Learnt what a ADAptive LInear NEuron (adaline) is, how it is defined, the math behind it, and the math behind **batch gradient descent** using an **Identity** activation function and **MSE loss**. Implemented a basic adaline in python and used it to fit data from the iris flowers dataset and looked at how the learning rate affects algorithm convergence.
Derived the mathematical background for a perceptron and Adaline by hand. Learnt about feature scaling and one feature scaling technique — standardization. Fixed a bug about the predictions made by Adaline that I had overlooked earlier. Used scaled features to train an Adaline and compared convergence of the Adaline before and after.

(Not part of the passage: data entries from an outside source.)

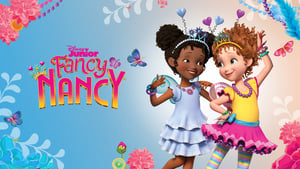 Fancy Nancy Clancy kép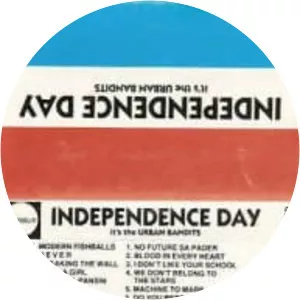 Urban Bandits - Musical group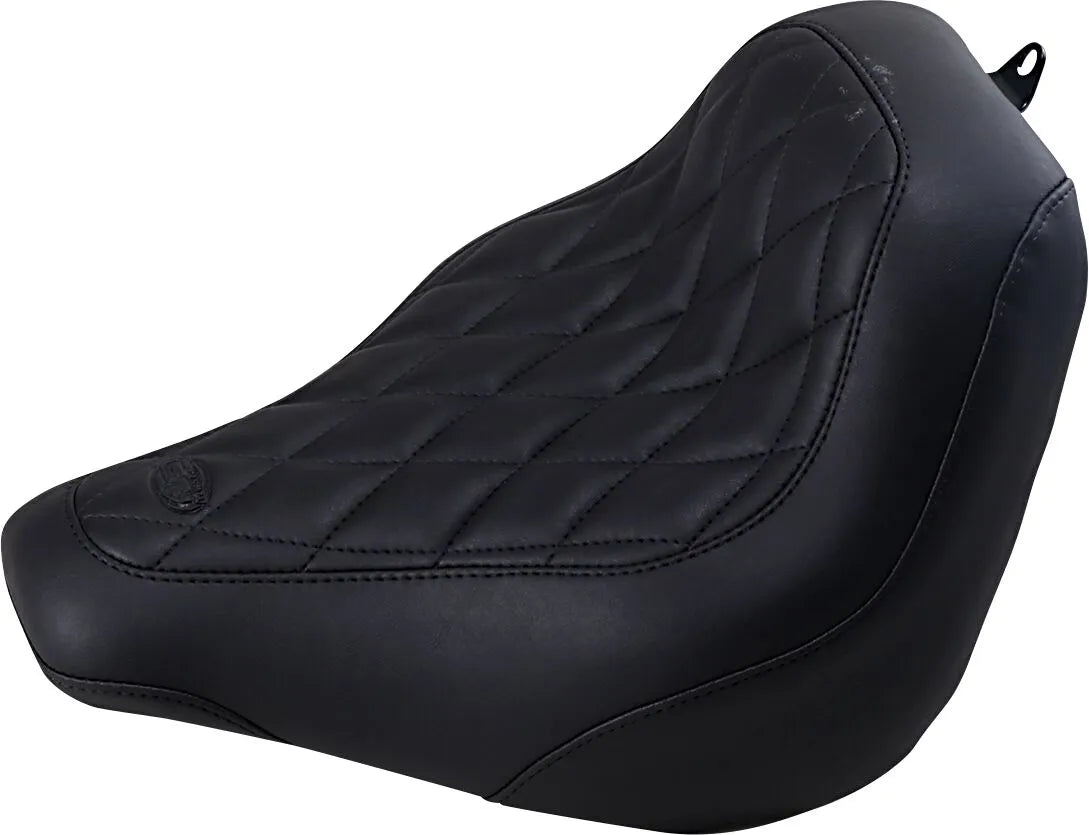 Mustang Wide Tripper Seat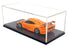 Unknown Brand 1/43 Scale U02OR - McLaren F1 GTR - Orange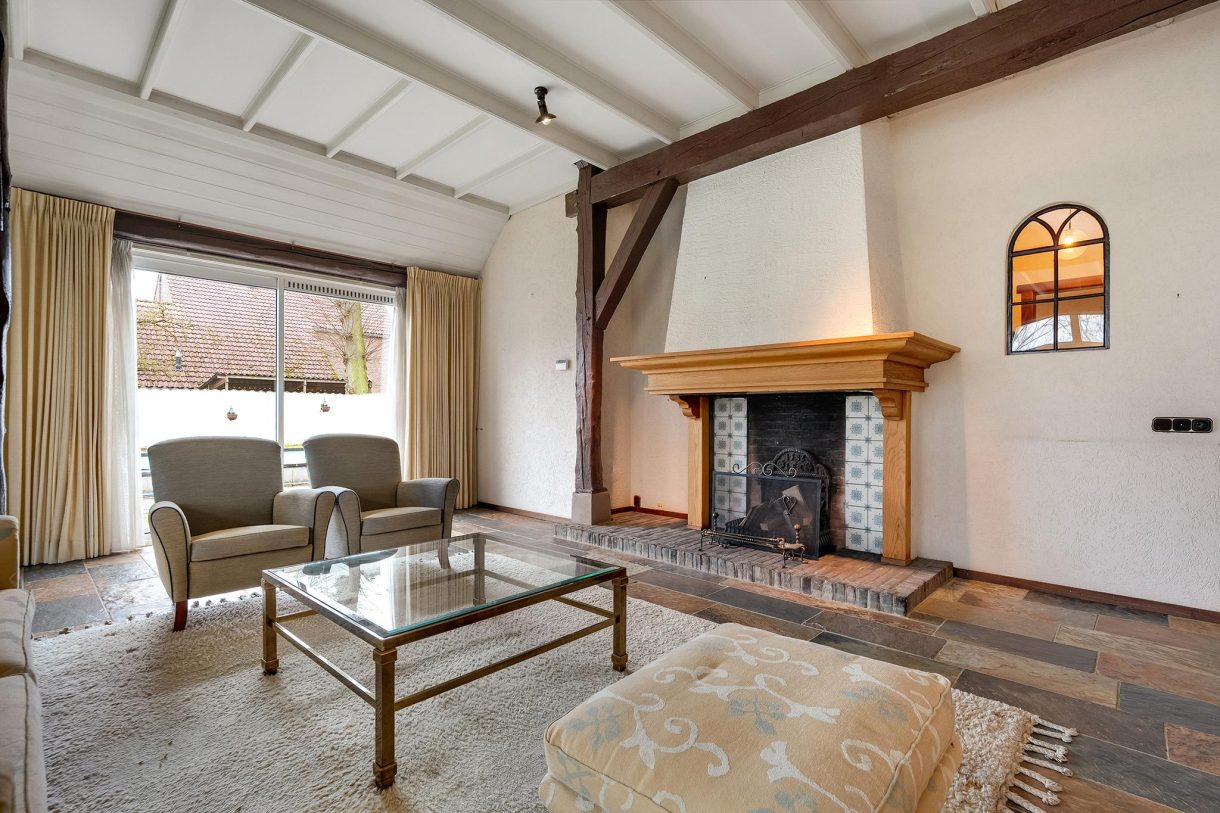 Te koop: Foto Woonhuis aan de Boerendanserdijk 24 in Zwolle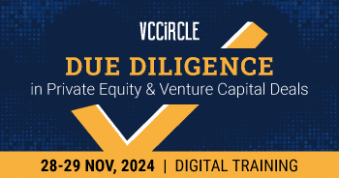 Due Diligence in Private Equity & Venture Capital Deals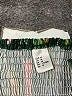 Unbranded 100% Polyester Green Sleeveless Blouse Size M - photo 7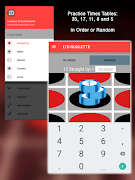 Learning To Deal Roulette LTD Ekran Görüntüsü 1
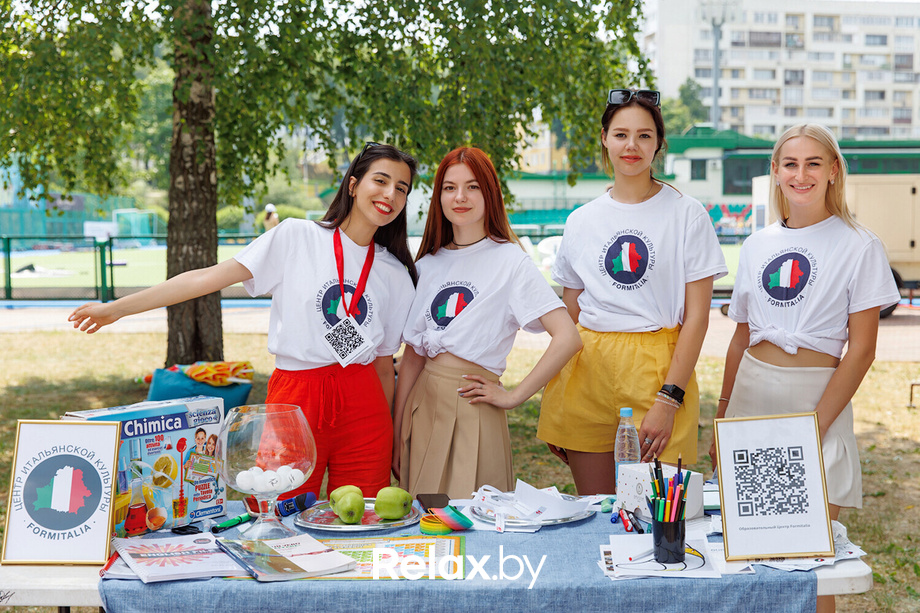 Международный фестиваль саморазвития «MY WAY FESTIVAL», фото № 159
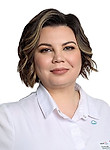 Врач Кузнецова Ольга Николаевна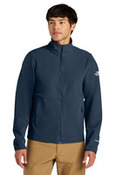 Edge Stretch Soft Shell Jacket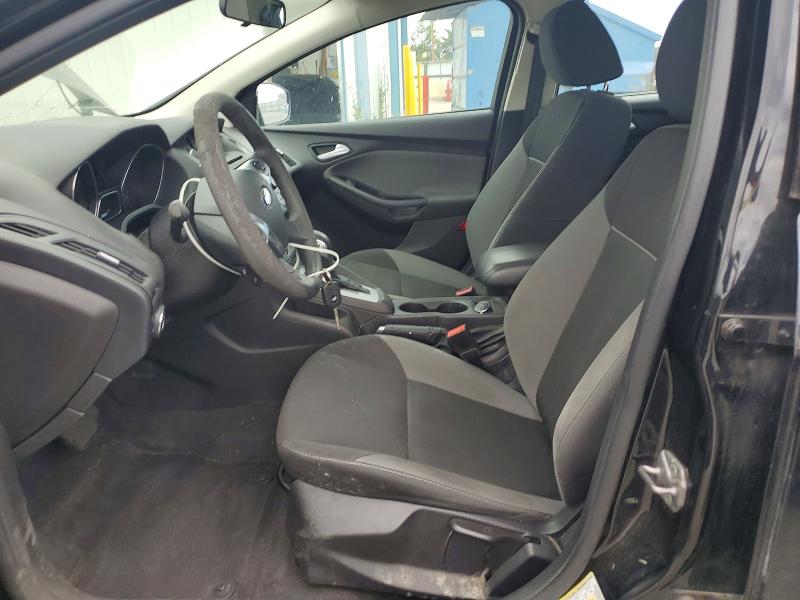 2014 Ford Focus მანქანა იყიდება აუქციონზე, vin: 1FADP3K20EL278258, აუქციონის ნომერი: 60860006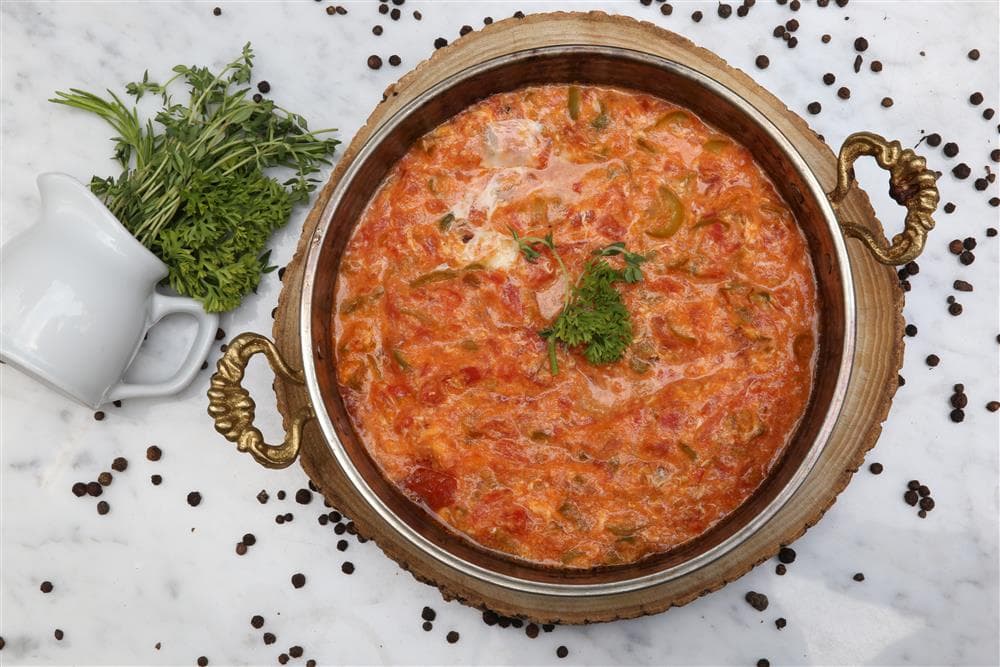 Klasik Menemen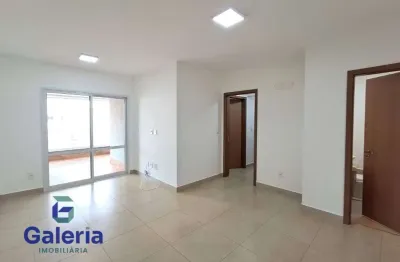 Apartamento com 3 quartos para alugar na Rua João Perone, 249, Nova Aliança, Ribeirão Preto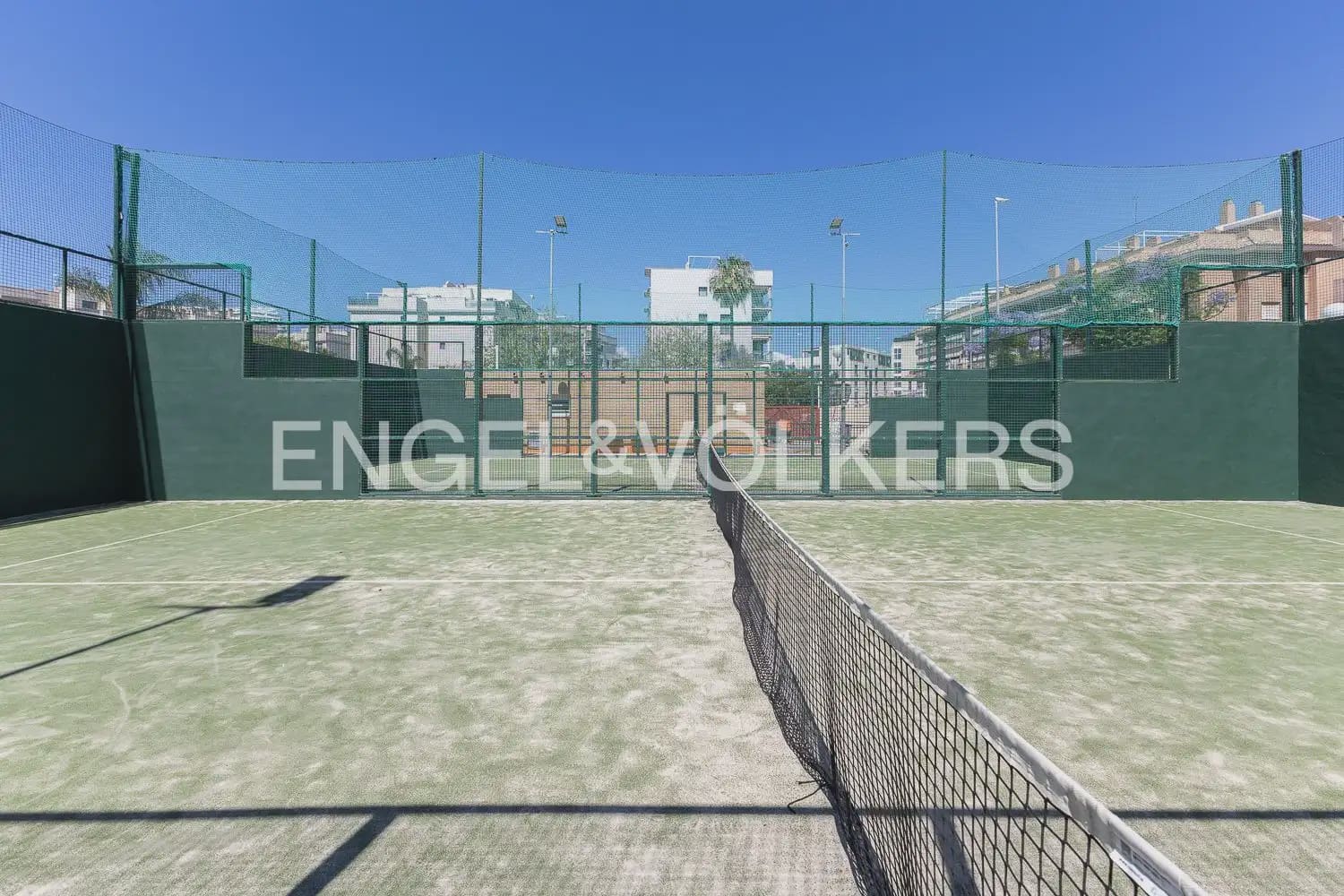2 sovrum Lägenhet att hyra i Canet d'En Berenguer med pool garage - 830 € (Ref: 10029509)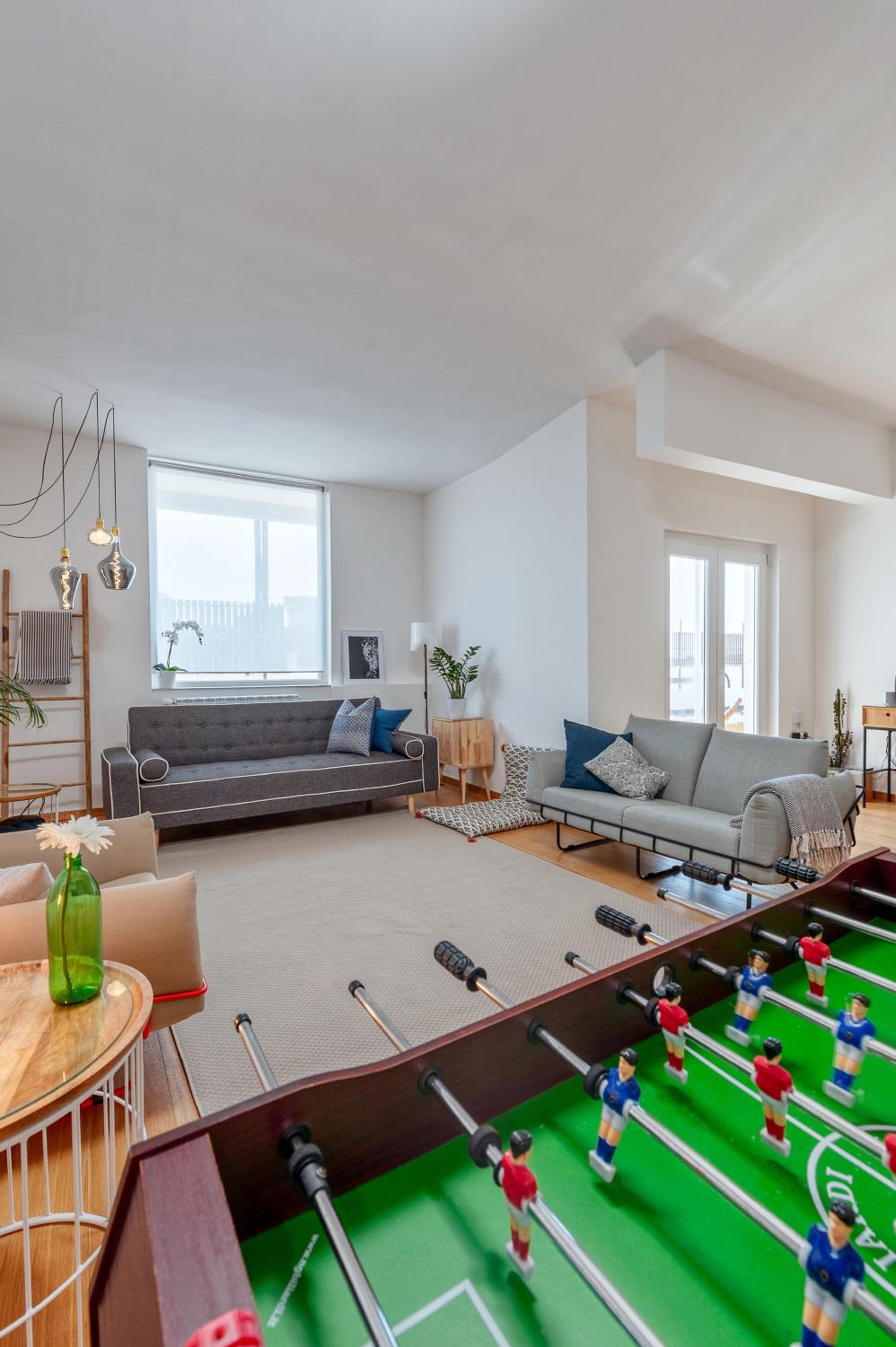 Three-Bedroom Apartment - Photo 38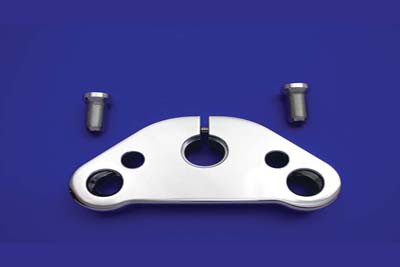 V-Twin - Top Triple Tree Billet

Implemented the stochastic gradient descent algorithm for an Adaline. Saw how it affects the convergence rate (Adaline reached convergence faster now). Also implemented online learning using the SGD Adaline

Used scikit-learn's implementation of a Perceptron and tried to fit it so it could classify points into three different classes. The classes were not lineary separable, so Perceptron did not reach convergence (one of the limitations of perceptrons). Also learned about train-test-splitting.
Learned how logistic regression is modelled using logits and derived by hand the mathematics behind the working of logistic regression, including the maximun likelihood and log maximum likelihood, loss function, and gradient descent along the loss function (and ascent). Examined the behaviour of the loss function. Implemented a simple logistic regression algorithm that uses full batch gradient descent to learn.
Used scikit-learn's implementation of Logistic Regression to train it on the iris-flower dataset and make predictions on three class labels using OneVsRest classification. Derived the loss function when we add a regularization term to it, and explored the effect of increasing the regularization term on weights.